Introduction to GPU Programming with CuPy

The goal of this section is to introduce you to GPU programming using CuPy.

set up

ssh to the machine with this command:

ssh -L XXXX:localhost:XXXX <username>@<machine-address>

where XXXX is a 4-digit number, unique for each user.

Then setup the Python enviromenti with:

source /usr/share/esc-env/bin/activate

Now you can start JupyterLab with the command:

jupyter-lab --port XXXX

Once JupyterLab is running, you will find in the output a URL like this:

...
    Or copy and paste one of these URLs:
        http://localhost:9004/lab?token=8928e7071...
        http://127.0.0.1:9004/lab?token=8928e7071...
...

Paste one of these URLs in your local browser, and you should see the JupyterLab page.

Exercises

Exercise 1: port NumPy code to CuPy

Take the code written with NumPy and modify it to use CuPy. Time both executions to compare CPU vs. GPU speedup.

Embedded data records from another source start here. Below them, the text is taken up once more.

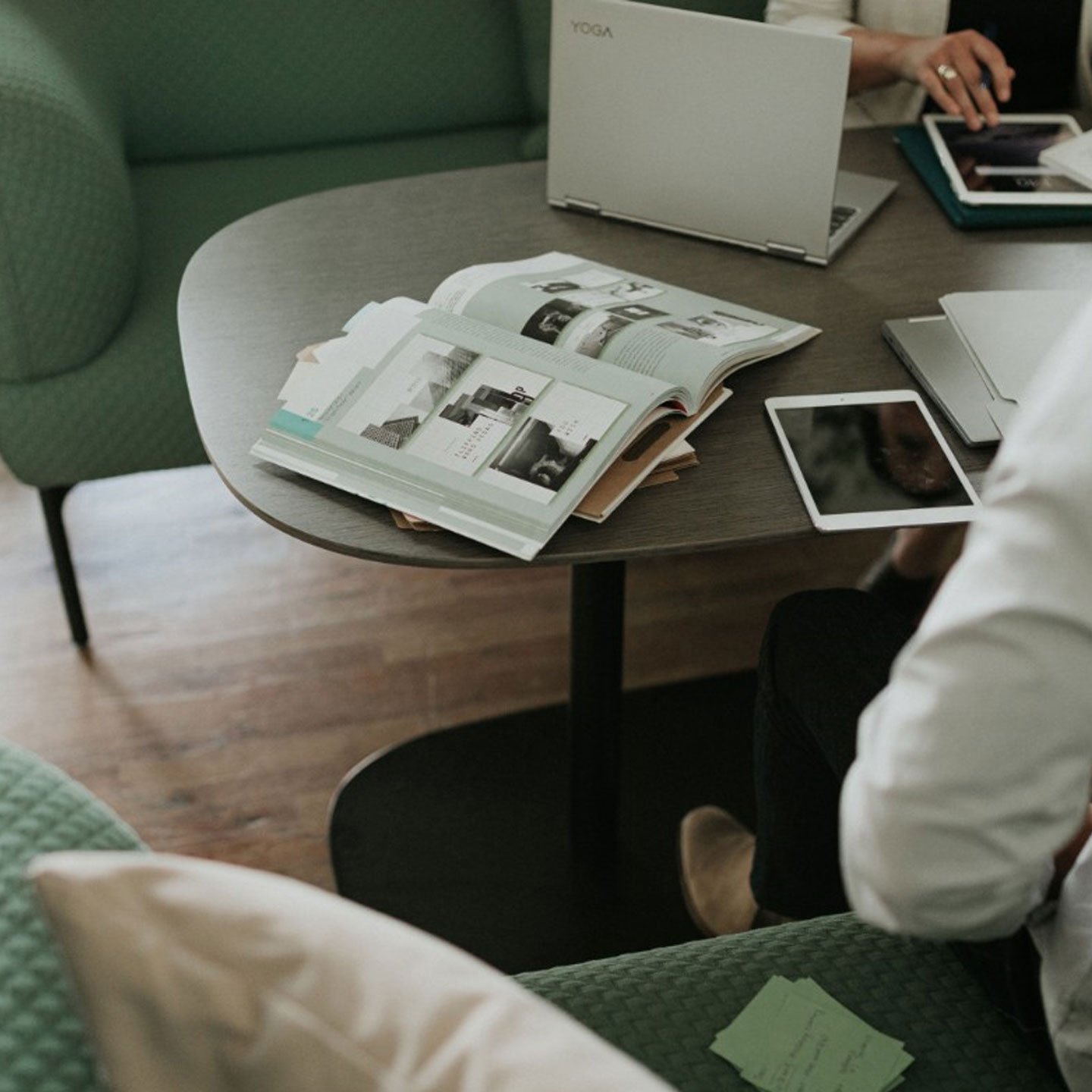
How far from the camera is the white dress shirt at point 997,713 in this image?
0.63 m

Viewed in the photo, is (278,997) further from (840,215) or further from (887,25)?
(887,25)

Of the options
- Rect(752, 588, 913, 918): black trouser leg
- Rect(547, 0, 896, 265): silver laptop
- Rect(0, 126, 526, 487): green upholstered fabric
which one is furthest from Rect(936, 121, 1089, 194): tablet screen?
Rect(0, 126, 526, 487): green upholstered fabric

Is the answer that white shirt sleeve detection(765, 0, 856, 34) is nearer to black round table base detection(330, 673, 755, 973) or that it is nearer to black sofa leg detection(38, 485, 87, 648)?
black round table base detection(330, 673, 755, 973)

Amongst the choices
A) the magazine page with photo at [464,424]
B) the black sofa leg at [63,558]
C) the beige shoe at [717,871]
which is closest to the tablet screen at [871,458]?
the magazine page with photo at [464,424]

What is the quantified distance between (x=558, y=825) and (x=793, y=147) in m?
0.82

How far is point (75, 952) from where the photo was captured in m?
0.62

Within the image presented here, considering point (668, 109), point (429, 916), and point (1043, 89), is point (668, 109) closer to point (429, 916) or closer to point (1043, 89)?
point (1043, 89)

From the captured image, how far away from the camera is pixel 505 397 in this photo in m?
1.12

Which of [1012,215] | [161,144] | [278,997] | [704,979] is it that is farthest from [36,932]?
[161,144]

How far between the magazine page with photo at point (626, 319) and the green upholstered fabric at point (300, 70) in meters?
1.01

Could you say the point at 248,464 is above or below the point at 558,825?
above

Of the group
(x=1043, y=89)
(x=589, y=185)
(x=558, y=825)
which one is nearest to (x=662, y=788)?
(x=558, y=825)

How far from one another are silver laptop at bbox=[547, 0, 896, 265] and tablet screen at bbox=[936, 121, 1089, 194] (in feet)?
0.34

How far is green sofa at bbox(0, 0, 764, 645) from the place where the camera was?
1659 mm
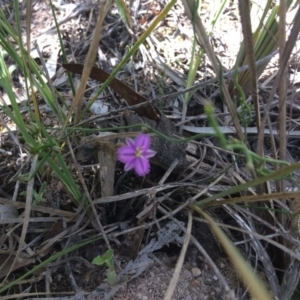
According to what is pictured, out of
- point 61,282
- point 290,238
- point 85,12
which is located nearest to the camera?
point 290,238

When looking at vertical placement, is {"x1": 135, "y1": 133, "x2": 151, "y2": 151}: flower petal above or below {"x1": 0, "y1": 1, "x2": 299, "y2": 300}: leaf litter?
above

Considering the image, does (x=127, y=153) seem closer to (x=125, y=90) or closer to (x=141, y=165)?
(x=141, y=165)

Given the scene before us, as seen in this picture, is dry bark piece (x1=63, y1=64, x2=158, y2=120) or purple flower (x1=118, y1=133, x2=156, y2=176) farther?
dry bark piece (x1=63, y1=64, x2=158, y2=120)

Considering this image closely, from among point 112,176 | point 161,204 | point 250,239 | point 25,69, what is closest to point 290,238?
point 250,239

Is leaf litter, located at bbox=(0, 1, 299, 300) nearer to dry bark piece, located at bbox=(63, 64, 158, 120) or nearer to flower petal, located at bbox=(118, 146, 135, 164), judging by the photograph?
dry bark piece, located at bbox=(63, 64, 158, 120)

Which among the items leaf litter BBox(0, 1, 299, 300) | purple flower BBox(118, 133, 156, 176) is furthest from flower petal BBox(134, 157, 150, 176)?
leaf litter BBox(0, 1, 299, 300)

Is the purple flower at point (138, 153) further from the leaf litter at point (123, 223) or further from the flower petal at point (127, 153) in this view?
the leaf litter at point (123, 223)

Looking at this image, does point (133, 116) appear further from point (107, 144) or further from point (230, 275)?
point (230, 275)

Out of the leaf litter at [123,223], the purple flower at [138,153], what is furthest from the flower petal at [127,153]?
the leaf litter at [123,223]

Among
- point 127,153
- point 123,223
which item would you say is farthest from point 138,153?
point 123,223
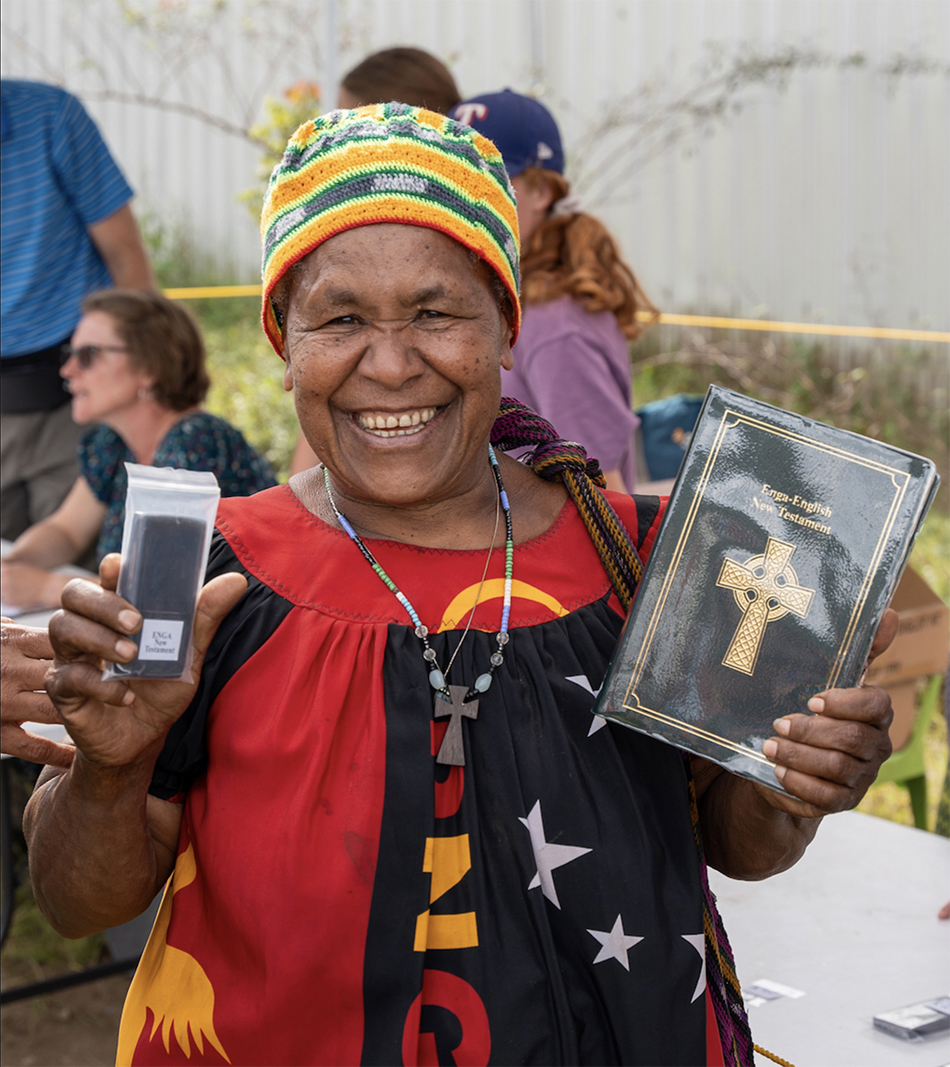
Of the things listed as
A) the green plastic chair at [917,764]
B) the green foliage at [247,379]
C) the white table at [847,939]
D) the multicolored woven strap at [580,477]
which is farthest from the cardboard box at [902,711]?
the green foliage at [247,379]

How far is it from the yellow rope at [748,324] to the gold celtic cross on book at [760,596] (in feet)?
16.7

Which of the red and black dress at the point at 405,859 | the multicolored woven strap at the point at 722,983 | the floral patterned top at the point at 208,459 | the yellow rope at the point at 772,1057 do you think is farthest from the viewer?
the floral patterned top at the point at 208,459

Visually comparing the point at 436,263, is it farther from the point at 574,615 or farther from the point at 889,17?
the point at 889,17

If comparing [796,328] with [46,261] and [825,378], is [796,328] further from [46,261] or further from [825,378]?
[46,261]

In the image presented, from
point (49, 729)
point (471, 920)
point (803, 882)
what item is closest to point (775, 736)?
point (471, 920)

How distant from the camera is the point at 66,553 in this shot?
4211mm

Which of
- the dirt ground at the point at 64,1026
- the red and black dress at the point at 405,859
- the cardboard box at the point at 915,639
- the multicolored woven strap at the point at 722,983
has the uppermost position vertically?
the red and black dress at the point at 405,859

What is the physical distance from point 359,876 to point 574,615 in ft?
1.48

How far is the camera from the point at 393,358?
4.78 feet

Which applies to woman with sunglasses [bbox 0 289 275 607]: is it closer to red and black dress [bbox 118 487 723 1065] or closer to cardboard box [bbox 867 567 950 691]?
cardboard box [bbox 867 567 950 691]

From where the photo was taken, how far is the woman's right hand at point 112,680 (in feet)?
3.84

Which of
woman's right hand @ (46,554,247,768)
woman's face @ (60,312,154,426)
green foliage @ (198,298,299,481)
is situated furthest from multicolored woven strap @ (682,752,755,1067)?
green foliage @ (198,298,299,481)

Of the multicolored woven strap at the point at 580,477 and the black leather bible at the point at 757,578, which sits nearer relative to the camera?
the black leather bible at the point at 757,578

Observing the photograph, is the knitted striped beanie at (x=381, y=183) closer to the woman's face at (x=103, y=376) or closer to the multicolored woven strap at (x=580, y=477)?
the multicolored woven strap at (x=580, y=477)
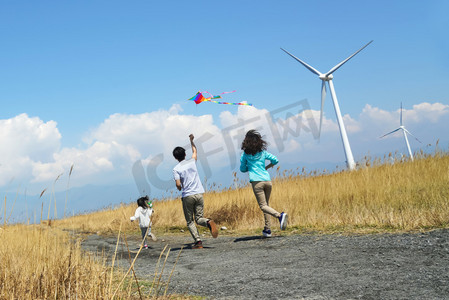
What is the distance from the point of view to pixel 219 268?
5.14 meters

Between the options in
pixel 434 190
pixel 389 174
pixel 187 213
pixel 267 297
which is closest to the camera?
pixel 267 297

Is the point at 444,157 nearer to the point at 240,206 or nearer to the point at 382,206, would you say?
the point at 382,206

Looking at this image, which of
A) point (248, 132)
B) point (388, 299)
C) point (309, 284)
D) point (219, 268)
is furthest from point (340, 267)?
point (248, 132)

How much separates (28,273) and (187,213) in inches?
158

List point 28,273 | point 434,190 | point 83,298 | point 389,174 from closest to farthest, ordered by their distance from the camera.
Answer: point 83,298
point 28,273
point 434,190
point 389,174

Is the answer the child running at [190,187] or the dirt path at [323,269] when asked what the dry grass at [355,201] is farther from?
the child running at [190,187]

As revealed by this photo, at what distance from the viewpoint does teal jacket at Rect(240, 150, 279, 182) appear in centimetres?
760

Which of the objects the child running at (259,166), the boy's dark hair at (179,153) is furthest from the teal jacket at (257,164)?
the boy's dark hair at (179,153)

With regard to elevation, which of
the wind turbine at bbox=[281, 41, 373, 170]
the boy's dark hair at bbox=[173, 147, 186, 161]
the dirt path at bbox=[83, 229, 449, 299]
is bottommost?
the dirt path at bbox=[83, 229, 449, 299]

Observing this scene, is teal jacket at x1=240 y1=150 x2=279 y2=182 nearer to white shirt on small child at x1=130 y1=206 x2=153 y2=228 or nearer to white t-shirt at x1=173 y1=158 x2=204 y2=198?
Result: white t-shirt at x1=173 y1=158 x2=204 y2=198

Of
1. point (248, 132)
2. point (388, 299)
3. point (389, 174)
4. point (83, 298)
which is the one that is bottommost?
point (388, 299)

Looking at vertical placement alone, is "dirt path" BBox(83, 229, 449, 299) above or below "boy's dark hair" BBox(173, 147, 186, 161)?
below

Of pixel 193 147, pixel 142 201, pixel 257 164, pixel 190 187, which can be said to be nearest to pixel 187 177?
pixel 190 187

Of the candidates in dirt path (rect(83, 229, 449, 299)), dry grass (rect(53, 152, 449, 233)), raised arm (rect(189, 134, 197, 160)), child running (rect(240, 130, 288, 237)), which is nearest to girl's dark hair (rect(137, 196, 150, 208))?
dry grass (rect(53, 152, 449, 233))
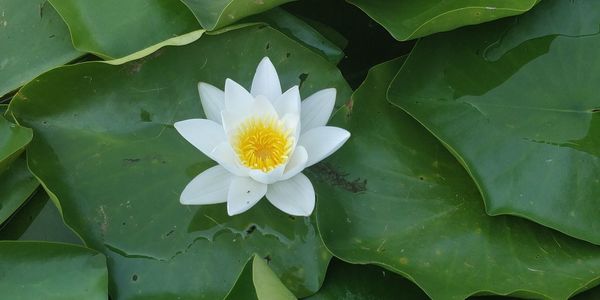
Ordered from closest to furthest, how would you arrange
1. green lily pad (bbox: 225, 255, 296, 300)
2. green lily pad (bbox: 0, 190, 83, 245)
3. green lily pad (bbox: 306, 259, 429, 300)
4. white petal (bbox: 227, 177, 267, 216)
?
green lily pad (bbox: 225, 255, 296, 300)
white petal (bbox: 227, 177, 267, 216)
green lily pad (bbox: 306, 259, 429, 300)
green lily pad (bbox: 0, 190, 83, 245)

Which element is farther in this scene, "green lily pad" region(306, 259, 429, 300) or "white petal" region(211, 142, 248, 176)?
"green lily pad" region(306, 259, 429, 300)

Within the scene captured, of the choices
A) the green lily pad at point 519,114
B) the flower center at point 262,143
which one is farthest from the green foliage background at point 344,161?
the flower center at point 262,143

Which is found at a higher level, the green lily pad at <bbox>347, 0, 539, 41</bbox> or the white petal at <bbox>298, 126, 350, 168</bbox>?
the green lily pad at <bbox>347, 0, 539, 41</bbox>

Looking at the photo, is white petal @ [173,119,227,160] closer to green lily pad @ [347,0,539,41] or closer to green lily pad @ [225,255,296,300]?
green lily pad @ [225,255,296,300]

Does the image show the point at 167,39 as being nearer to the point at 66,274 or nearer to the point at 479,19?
the point at 66,274

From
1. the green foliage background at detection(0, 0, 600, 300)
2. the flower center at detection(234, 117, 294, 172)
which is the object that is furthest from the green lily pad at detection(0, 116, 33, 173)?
the flower center at detection(234, 117, 294, 172)
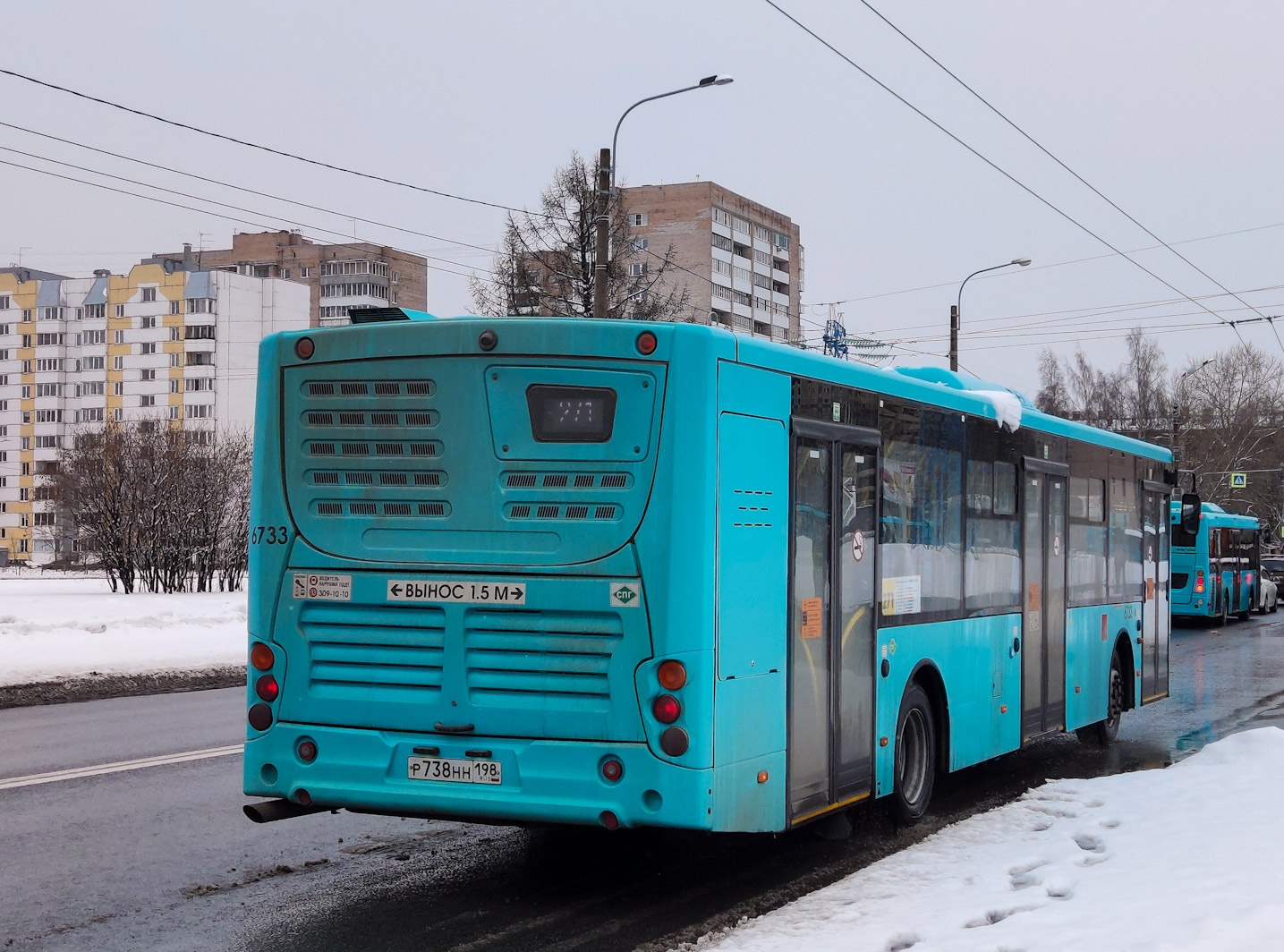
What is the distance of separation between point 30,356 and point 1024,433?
120 m

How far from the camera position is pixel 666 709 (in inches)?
237

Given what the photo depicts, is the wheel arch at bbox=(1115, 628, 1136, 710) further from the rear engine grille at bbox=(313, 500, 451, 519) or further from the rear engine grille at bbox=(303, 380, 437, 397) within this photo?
the rear engine grille at bbox=(303, 380, 437, 397)

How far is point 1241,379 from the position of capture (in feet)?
267

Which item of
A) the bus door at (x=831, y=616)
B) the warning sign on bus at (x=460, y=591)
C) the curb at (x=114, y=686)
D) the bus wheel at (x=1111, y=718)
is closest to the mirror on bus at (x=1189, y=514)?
the bus wheel at (x=1111, y=718)

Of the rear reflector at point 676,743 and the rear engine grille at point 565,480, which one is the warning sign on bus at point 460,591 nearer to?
the rear engine grille at point 565,480

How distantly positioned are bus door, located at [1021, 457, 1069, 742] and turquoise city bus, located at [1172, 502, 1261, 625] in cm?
2229

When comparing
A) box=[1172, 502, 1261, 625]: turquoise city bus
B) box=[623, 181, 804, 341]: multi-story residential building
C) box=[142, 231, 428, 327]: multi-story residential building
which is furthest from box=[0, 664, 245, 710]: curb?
box=[142, 231, 428, 327]: multi-story residential building

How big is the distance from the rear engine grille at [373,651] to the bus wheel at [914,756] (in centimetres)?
304

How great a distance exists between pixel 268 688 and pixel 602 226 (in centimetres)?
1684

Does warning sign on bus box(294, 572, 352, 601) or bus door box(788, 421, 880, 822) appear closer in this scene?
warning sign on bus box(294, 572, 352, 601)

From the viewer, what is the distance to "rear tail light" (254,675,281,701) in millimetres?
6684

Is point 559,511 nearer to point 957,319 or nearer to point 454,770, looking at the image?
point 454,770

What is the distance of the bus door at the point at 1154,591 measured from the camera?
1362 cm

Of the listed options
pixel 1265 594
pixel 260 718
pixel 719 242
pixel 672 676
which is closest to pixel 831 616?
pixel 672 676
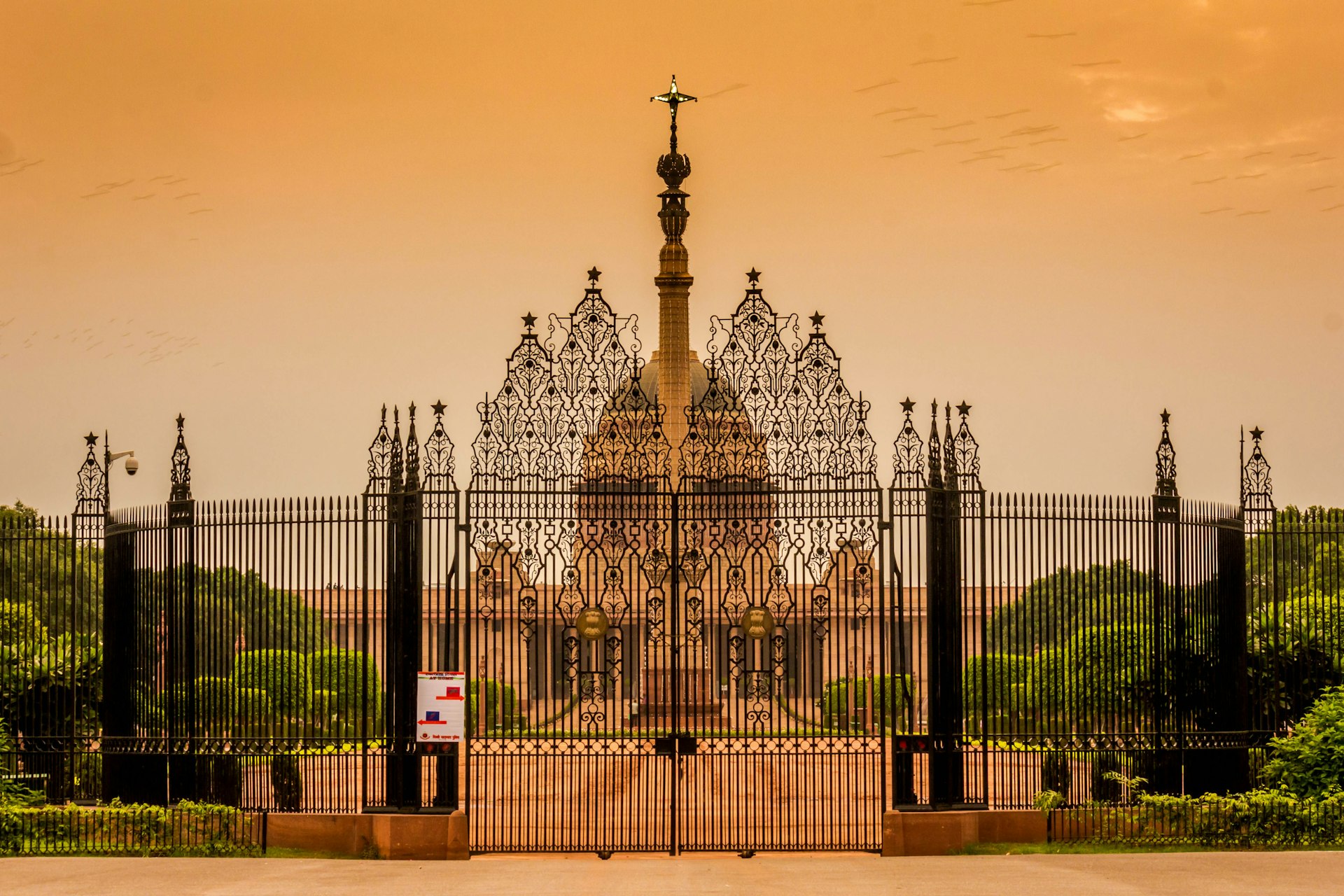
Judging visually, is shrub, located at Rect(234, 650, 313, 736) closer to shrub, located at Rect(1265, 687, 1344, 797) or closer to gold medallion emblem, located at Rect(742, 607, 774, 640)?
gold medallion emblem, located at Rect(742, 607, 774, 640)

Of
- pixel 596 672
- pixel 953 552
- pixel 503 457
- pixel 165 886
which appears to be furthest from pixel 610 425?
pixel 165 886

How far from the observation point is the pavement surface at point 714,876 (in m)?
12.2

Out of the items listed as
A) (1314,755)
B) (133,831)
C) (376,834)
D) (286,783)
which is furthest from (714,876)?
(1314,755)

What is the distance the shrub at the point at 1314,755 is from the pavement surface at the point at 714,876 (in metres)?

Note: GPU operations are asynchronous. Use:

cp.cuda.Device().synchronize()

before stopping your timer to get accurate timings.

You can try the same with the Python code of your personal project!

Exercise 2: transfers and GPU allocation

  1. Create two arrays of N random numbers on CPU
  2. Copy them to the GPU
  3. Sum them
  4. Copy them back to the CPU.

Now avoid the copy to the GPU by creating the random arrays directly on the device with CuPy.

Exercise 3: write a kernel

Write a kernel (take one from the CUDA exercises or write your own) with CuPy using:

  • cp.RawKernel
  • cp.ElementwiseKernel (you can use the variable i for the the index within the loop and method _ind.size() for the total number of elements to apply the elementwise operation)

Exercise 4: reduction

Implement the reduction kernel:

  • using cp.RawKernel and the CUDA kernel you wrote during the CUDA part
  • using cp.ReductionKernel
  • using cp.sum

Tips:

  • Add %%time or time.time() + cp.cuda.Device().synchronize() for accurate timing.
  • Check GPU utilization using watch nvidia-smi while kernels run.
  • Experiment with different vector sizes to check GPU utilization and speed-up.